● PROBLEM REQUIREMENTS
Please copy each line in the records below that contains the string "genus".

● Dataset entries
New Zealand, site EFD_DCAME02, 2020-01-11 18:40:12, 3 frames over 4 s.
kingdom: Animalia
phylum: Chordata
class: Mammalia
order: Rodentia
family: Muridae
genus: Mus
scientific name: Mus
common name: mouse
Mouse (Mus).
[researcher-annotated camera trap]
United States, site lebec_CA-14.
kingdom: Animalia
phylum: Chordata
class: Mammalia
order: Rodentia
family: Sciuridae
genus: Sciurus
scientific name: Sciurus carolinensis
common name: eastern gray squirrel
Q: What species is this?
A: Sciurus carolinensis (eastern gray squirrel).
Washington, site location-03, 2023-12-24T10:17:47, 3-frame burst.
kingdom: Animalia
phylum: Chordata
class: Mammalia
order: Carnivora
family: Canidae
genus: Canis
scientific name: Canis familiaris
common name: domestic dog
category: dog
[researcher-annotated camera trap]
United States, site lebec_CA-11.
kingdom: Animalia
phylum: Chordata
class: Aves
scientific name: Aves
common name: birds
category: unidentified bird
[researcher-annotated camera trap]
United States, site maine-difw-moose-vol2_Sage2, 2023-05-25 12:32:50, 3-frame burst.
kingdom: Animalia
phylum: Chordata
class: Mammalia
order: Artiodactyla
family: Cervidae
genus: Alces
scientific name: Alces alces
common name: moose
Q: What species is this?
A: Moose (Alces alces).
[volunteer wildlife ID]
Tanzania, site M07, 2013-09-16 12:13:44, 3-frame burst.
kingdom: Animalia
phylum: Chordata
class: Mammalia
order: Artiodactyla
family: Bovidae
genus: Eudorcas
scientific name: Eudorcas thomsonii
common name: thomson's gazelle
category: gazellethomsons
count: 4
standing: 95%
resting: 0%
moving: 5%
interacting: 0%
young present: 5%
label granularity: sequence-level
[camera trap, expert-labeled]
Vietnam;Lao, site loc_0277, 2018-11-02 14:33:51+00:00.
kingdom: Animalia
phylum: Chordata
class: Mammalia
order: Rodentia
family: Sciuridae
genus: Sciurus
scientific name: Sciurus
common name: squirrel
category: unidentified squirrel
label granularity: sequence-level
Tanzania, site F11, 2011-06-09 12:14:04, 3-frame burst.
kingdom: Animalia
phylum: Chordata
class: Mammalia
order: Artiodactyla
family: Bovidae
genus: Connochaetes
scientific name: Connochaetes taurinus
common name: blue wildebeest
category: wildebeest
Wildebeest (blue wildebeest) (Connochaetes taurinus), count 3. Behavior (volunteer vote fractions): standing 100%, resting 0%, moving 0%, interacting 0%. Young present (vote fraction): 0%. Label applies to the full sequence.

● OUTPUT
genus: Mus
genus: Sciurus
genus: Canis
genus: Alces
genus: Eudorcas
genus: Sciurus
genus: Connochaetes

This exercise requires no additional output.